Peter Pan & Wendy May Break Disney's Streak of Bad Live-Action Remakes
Green Knight director David Lowery may help Disney find Neverland once again with an imaginative take on Peter Pan.
Second star to the right and straight on 'til morning... The straight-to-Disney+ debut of Disney’s Peter Pan remake is almost upon us.
Disney’s recent photorealistic reboots from its Golden Age, Silver Age, and Renaissance animation eras haven’t inspired much hope. Most have been dimly-lit storyboard-by-storyboard CGI rehashes of their far superior vibrant hand-drawn source material, like Pinocchio, Dumbo, and The Lion King, while others haven’t added anything fresh to their respective fairytales, like Mulan and Beauty and the Beast.
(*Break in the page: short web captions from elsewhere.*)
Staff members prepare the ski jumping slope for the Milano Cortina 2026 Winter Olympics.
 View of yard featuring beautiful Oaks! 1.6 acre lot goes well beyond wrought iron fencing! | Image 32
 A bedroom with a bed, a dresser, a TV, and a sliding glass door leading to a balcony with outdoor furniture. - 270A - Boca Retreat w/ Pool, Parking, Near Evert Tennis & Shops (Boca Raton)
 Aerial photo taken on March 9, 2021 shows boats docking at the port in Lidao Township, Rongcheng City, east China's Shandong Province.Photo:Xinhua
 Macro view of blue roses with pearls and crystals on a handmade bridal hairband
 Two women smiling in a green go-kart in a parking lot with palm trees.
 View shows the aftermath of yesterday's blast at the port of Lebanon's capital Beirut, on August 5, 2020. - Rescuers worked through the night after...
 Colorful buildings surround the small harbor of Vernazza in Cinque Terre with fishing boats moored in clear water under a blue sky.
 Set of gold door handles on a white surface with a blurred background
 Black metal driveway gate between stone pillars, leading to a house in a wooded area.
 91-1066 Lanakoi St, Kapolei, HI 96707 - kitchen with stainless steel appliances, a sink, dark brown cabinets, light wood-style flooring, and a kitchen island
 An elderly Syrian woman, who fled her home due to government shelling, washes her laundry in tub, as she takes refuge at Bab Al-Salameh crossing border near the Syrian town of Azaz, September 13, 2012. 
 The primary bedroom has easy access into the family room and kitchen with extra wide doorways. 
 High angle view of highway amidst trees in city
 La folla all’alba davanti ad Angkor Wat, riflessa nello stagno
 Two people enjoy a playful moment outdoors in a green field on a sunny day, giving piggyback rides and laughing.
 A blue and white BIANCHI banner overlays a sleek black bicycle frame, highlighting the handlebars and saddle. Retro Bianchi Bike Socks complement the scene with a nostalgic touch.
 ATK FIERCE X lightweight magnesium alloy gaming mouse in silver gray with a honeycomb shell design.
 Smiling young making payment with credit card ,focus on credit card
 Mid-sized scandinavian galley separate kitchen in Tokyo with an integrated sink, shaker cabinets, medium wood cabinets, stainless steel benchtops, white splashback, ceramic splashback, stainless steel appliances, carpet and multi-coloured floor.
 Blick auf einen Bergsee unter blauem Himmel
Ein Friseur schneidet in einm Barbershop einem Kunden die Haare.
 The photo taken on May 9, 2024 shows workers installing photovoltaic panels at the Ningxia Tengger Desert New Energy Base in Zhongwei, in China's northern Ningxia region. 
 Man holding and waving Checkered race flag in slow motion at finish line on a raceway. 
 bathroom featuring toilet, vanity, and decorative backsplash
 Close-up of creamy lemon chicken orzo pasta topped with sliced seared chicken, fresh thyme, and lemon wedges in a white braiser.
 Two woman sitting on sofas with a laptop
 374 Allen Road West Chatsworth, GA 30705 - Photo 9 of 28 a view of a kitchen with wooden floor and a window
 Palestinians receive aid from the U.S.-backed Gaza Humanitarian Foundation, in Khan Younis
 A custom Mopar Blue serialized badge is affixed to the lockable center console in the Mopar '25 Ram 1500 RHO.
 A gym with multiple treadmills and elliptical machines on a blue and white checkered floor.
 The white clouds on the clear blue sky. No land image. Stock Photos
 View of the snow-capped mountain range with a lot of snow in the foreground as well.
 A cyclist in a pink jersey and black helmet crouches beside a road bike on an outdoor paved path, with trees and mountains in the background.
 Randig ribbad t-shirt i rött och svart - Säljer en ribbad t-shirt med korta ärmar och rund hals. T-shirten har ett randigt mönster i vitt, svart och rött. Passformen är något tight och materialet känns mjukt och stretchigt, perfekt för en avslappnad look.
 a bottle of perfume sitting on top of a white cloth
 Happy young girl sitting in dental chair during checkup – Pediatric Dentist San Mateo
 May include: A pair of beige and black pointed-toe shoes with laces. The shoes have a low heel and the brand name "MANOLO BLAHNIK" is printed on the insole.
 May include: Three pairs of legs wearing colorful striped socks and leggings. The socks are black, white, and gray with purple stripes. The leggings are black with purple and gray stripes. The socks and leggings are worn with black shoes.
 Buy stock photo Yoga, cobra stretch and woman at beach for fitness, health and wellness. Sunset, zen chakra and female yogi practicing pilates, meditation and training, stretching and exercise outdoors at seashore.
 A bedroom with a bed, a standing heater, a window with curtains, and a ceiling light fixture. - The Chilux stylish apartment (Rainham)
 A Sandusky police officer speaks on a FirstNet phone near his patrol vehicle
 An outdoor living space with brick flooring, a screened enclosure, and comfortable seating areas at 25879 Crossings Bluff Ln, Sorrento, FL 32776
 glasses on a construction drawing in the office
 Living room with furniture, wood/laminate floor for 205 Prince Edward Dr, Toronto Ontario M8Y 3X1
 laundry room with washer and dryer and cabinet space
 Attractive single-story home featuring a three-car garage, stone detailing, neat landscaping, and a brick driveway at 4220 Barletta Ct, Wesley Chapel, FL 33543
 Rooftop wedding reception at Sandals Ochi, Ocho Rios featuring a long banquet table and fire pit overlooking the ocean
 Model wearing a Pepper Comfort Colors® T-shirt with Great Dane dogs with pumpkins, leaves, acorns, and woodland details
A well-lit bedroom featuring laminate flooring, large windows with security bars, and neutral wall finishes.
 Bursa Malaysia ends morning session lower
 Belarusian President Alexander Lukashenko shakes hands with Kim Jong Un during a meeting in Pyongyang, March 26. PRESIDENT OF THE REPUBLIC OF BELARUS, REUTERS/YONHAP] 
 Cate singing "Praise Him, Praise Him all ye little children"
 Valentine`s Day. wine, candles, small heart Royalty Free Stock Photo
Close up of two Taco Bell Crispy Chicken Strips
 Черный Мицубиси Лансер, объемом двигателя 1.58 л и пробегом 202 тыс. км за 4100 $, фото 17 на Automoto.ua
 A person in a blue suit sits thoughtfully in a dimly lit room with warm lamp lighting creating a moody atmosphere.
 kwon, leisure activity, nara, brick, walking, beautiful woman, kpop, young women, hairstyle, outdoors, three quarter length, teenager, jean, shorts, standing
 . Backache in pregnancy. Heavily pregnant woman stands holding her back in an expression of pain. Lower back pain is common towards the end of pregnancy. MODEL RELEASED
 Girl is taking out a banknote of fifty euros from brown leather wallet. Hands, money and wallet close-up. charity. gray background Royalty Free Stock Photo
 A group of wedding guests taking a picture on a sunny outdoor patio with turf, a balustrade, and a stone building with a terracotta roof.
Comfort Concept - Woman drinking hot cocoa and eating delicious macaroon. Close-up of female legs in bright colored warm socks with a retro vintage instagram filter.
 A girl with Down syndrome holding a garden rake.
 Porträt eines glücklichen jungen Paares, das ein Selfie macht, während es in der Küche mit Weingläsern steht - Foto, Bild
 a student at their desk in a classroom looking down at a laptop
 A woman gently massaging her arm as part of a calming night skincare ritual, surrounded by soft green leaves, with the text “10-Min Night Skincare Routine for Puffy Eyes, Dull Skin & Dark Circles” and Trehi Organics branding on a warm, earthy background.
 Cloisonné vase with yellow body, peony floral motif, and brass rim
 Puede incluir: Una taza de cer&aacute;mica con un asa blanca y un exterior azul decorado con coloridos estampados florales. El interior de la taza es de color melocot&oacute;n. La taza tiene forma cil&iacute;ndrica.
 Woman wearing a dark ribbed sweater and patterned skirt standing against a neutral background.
Exceptions to the Disney remake curse have been far and few in the past five years, and lifeless trailers for this summer’s Little Mermaid live-action redux haven’t exactly helped to rouse would-be audiences or sway critics.
But a trailer for Peter Pan & Wendy that dropped Tuesday may signal a shift in the tide. Directed by David Lowery, who is best known for directing and scribing the epic medieval fantasy film The Green Knight, this remake finally looks promising. While great movie trailers don’t always equate to great movies, Peter Pan & Wendy offers exciting teases into a diverse cast, a more robust characterization of Wendy (Ever Gabo Anderson) and Tiger Lily (Alyssa Wapanatâhk), and an unrecognizable Jude Law as Captain Hook.
Though the film won’t be screened in theaters, it certainly looks cinematic in the trailer, offering sweeping, detailed views of Neverland, glimmering mermaids, elaborate set designs, and some impressive shots in London. Peter Pan & Wendy’s (seemingly) sepia, earthy-toned aesthetics are reminiscent of Lowery’s The Green Knight, as well as the filmmaker’s first live-action remake for Disney, 2016’s highly underrated and thoroughly enchanting Pete’s Dragon.
Peter Pan & Wendy may be based on Disney’s 1953 animated film Peter Pan and the 1904 play Peter Pan; or, the Boy Who Wouldn’t Group Up by J.M. Barrie, but it does appear that Lowery’s Peter Pan & Wendy screenplay (which he penned along with his Pete’s Dragon co-writer Toby Halbrooks) is taking creative risks with the IP. Sure, iconic scenes like Wendy and her siblings taking a leap of faith with Peter atop Big Ben made the cut, but so too do wholly original scenes showcasing the origins of some of the fairytale’s characters. (Plus, there are girls in The Lost Boys!)
Lowery may bring the movie magic that Disney needs to lift its own self-inflicted remake curse.
Peter Pan & Wendy soars to Disney+ on April 28.